Zaten buraya tam anlamıyla fişi çekmek için geliyorum her sene.. Üstelik bu kez bunu daha da çok istiyorum. Az insanın olması daha da işime geliyor o yüzden. Henüz kimseler sezonu açmamışken, çoluk çocuk gürültüsü yokken, bomboş bir plajın ve tertemiz bir denizin tadını çıkarma fikrinin cazibesine kapılıyorum. Ve minderleri alıyoruz.

Akşam üstü temizlik arası mola niyetine minderleri de alıp sahile iniyorum ve yarım saat sonra allak bullak bir suratla kendimi eve zor atıyorum. Taşların temizlenmediğini biliyorduk ama kış boyu denizin sahile yığdığı pet şişeler, naylon poşetler ve çer çöpü hesaba katmamıştık. O mezbeleliğin içinde mindere yatsan ne yatmasan ne! Sinir içinde eve dönüp, hırsla "Neden bu mevsimde geldim ki sanki? Aklıma tüküreyim. Allah Kahretsin!" diye ağlamaklı bir öfkeyle esip gürlüyorum. Gülerek gidip ağlamaklı döndüğümü gören temizlikçi kadının anneme dönüp de "Eyvah, yine niye bozuldu acaba? Evlendiğinde kocasına da böyle yaparsa işi zor valla ablacım..." dediğini ertesi gün gülmeye başlayabildiğimizde öğreniyorum. :) (Annem kadına 32 yaşındaki tabiri caizse eşşek kadar olmuş kızının buraya geldiğinde kapris yükü küçük bir çocuğa dönüştüğünden bahsetmese de 6 yıldır evli olduğumu söylemiş bu arada..) Bense ruh halimi biraz olsun düzeltmek için bari sahilde koşu yapayım diye yine kaçıyorum evden...

(devamı gelecek...)

5 yorum:

Burcu Çalışkan dedi ki...

ameliyat olmuşsun geçmiş olsun diyeceğim ama yazılarına bakılırsa sıkıtılı bir süreci anlatan devam yazıları gelecek, iyi misin şimdi?

Imge dedi ki...

Aaaa... Filmin sonunu söylemişsin ama Burcu'cum..:)

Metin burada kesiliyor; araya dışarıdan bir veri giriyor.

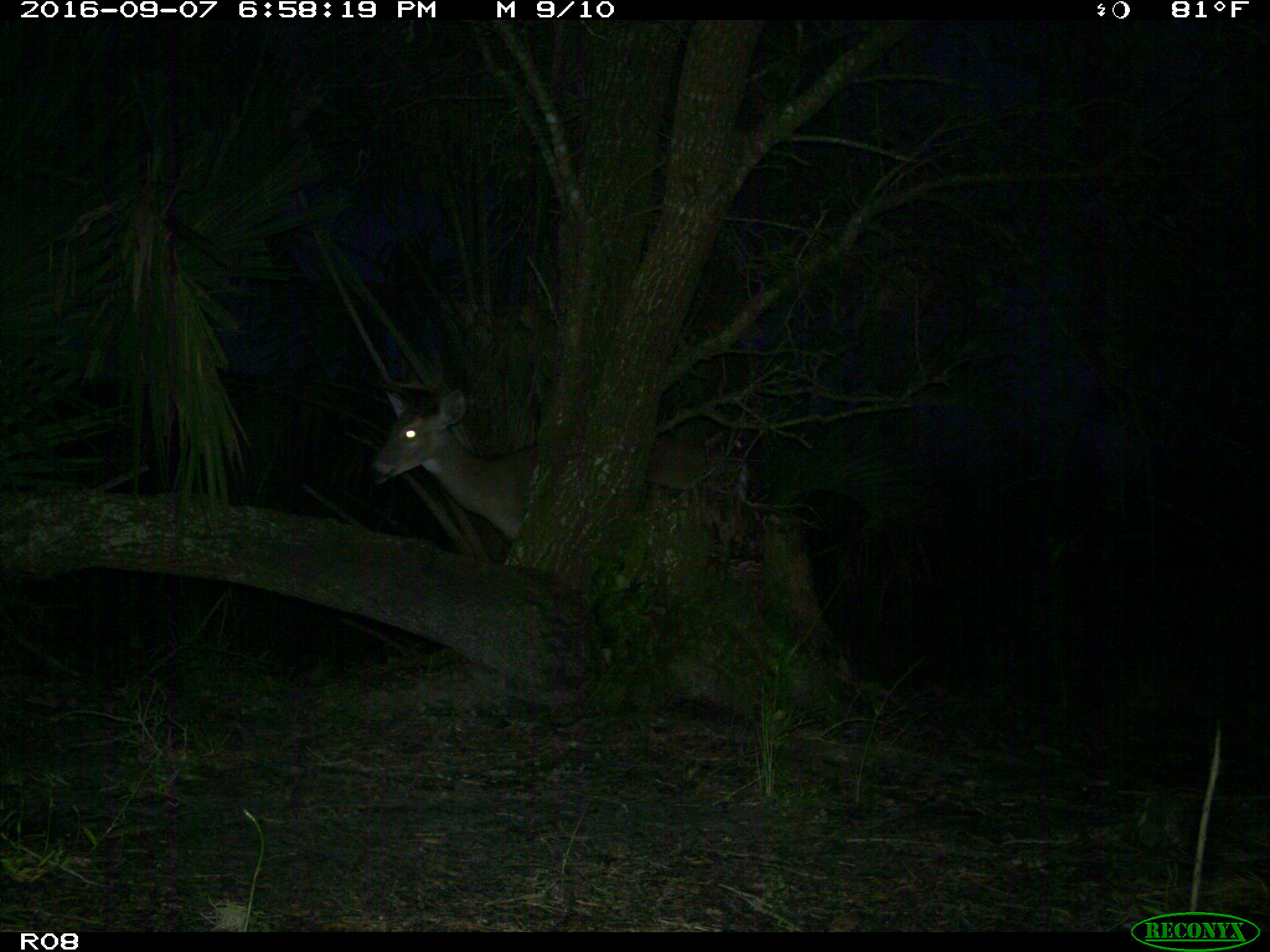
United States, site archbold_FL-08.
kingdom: Animalia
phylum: Chordata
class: Mammalia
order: Artiodactyla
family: Cervidae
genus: Odocoileus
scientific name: Odocoileus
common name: deer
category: unidentified deer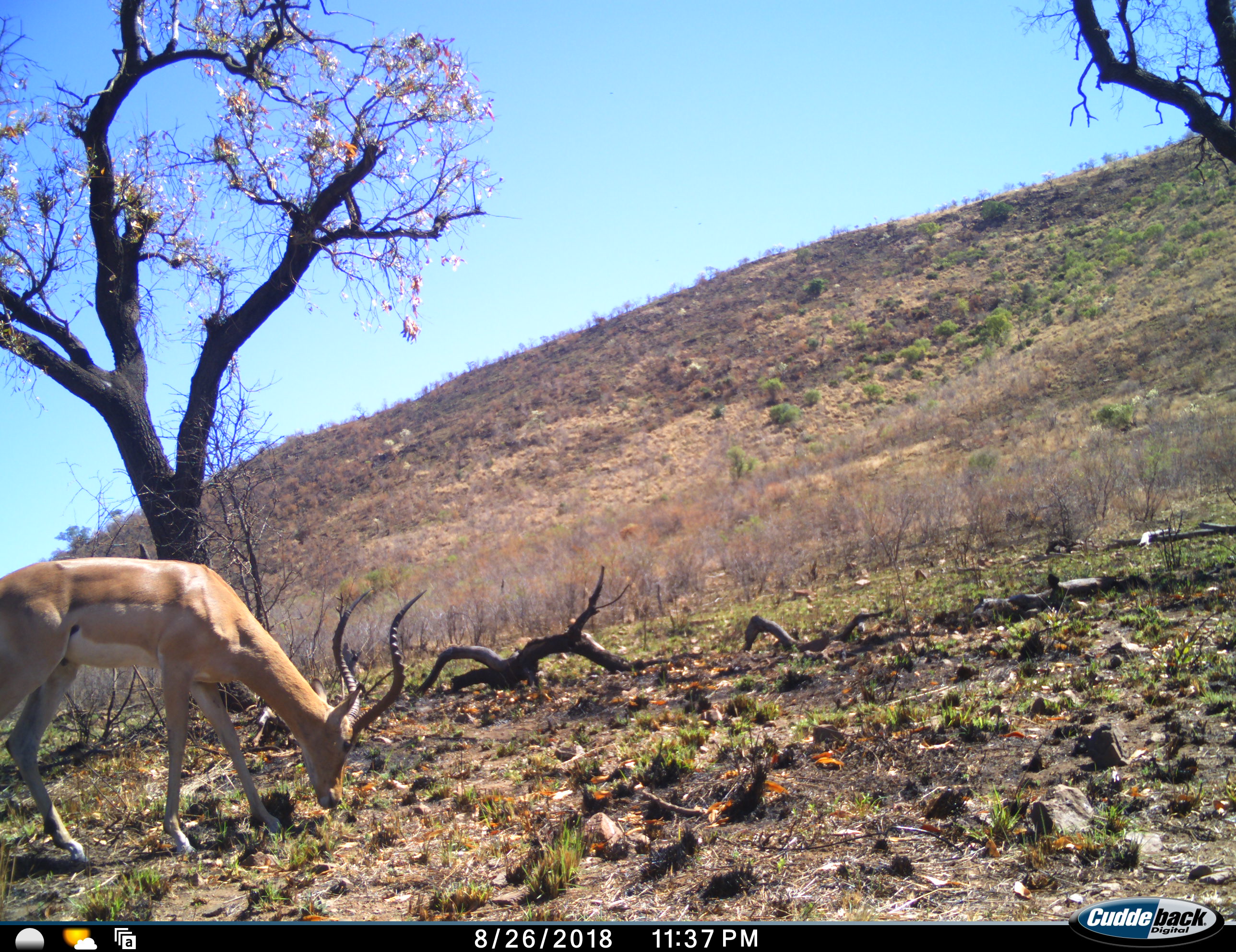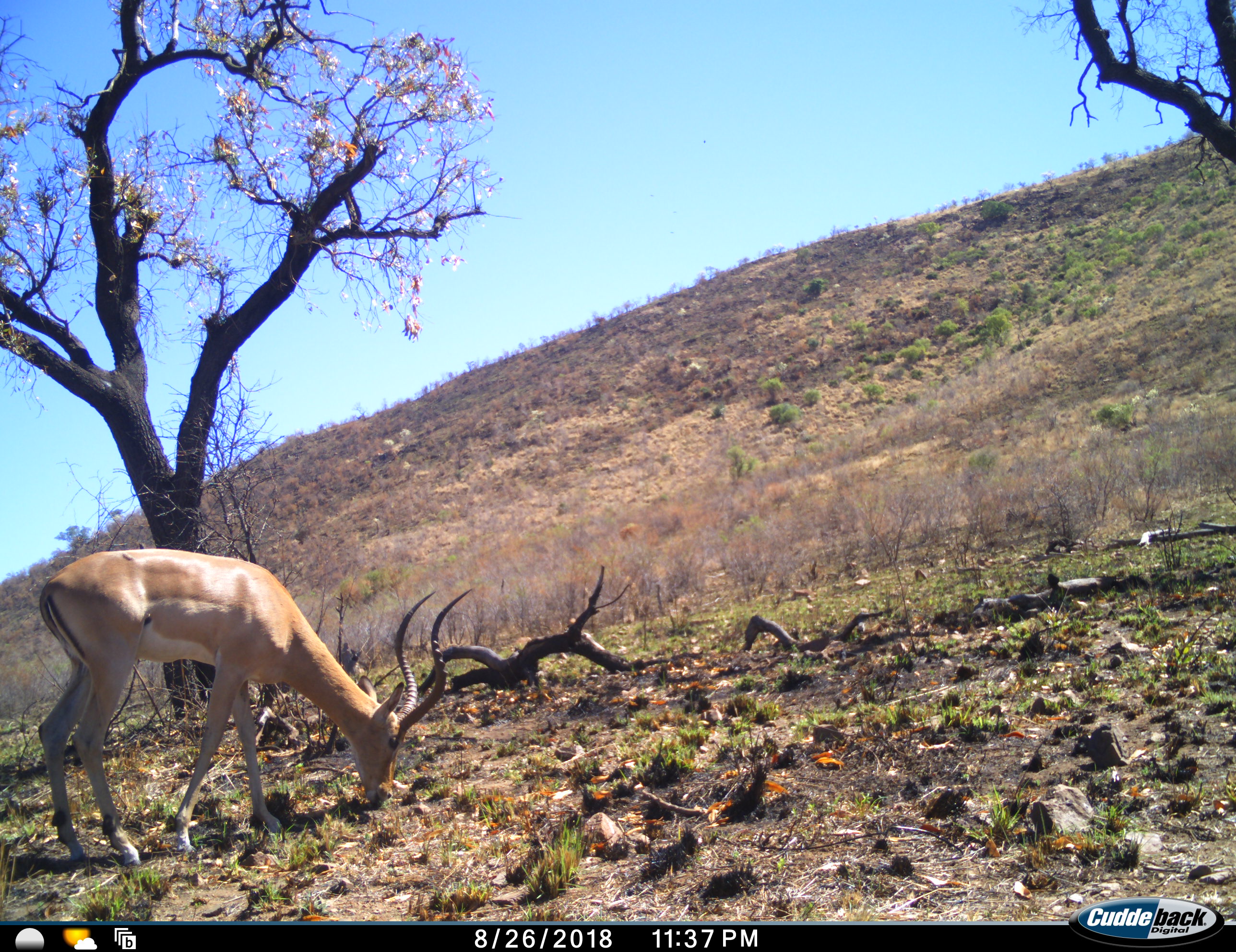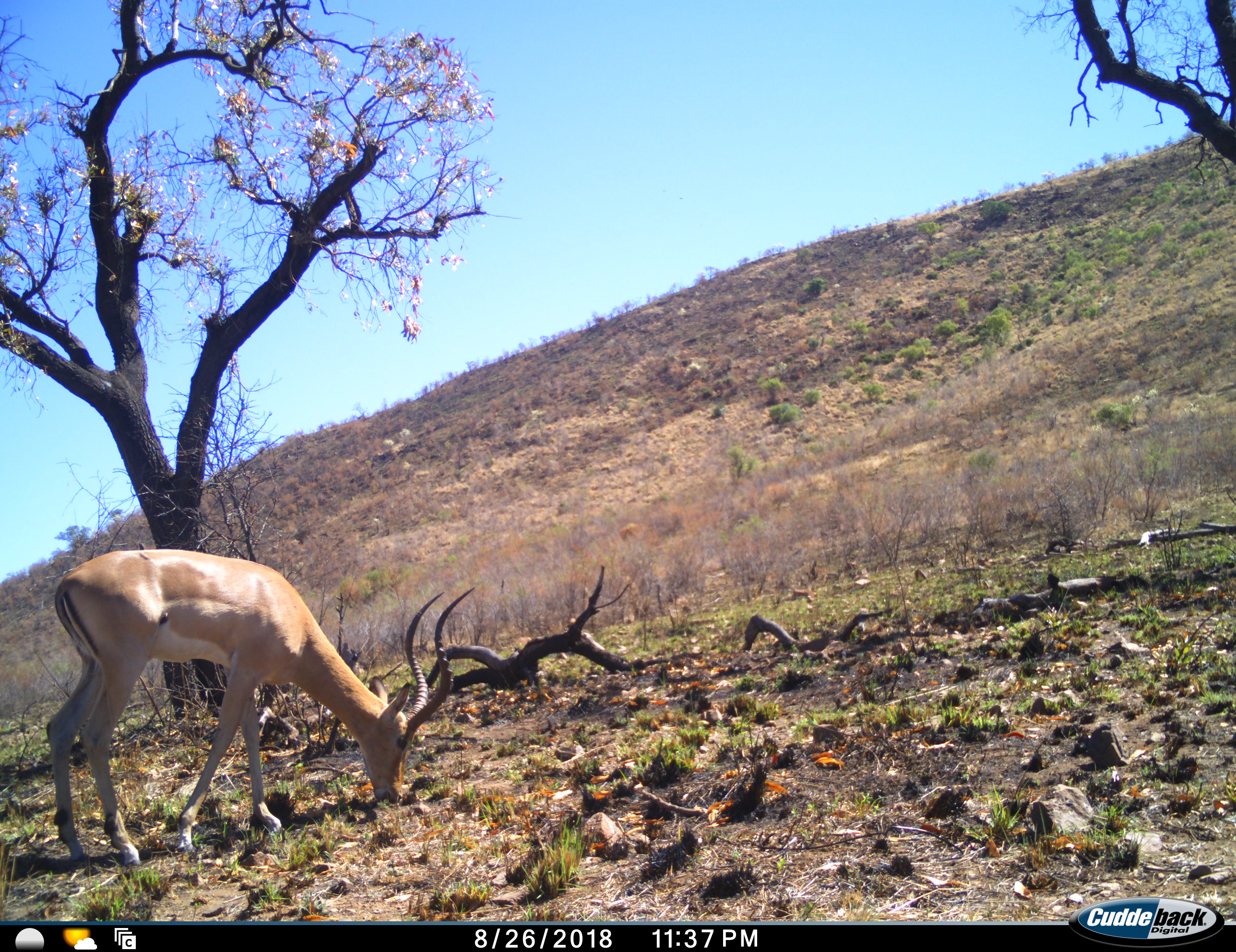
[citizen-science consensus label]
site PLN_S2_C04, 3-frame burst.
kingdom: Animalia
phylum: Chordata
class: Mammalia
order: Artiodactyla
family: Bovidae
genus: Aepyceros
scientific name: Aepyceros melampus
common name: impala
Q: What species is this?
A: Impala (Aepyceros melampus).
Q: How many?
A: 1.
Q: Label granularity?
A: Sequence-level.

Daha iyiyim ama hâlâ dinlenme modunda annemin bakımı altındayım. İhtiyaç molaları dışında ayağa kalkmak yok. Çeviri bile yapamıyorum, çünkü sürekli bilgisayar başında aynı şekilde oturmak da yok. Ben de uzandığım yerde babamın laptopuyla ufak ufak çilemi anlatmaya başlayayım dedim işte..:)

En kısa zamanda eskiye dönmeyi umuyorum..

NzN dedi ki...

ben şu anda senin anne-baba bakımından bir parça alabilmek için 10 yıldır kaçtığım deviasyon operasyonuna direkt yatabilirim...
tadını çıkar. ohhh şımar :)

Burcu Çalışkan dedi ki...

çok kötüyüm değil mi :)) çok geçmiş olsun imgeciğim umarım en kısa zamanda toparlarsın. öpüyorum

Imge dedi ki...

NzN,

Hikayenin devamında da aynı şeyleri düşüneceğinden emin değilim..:)

Burcu,

Çok teşekkürler..:)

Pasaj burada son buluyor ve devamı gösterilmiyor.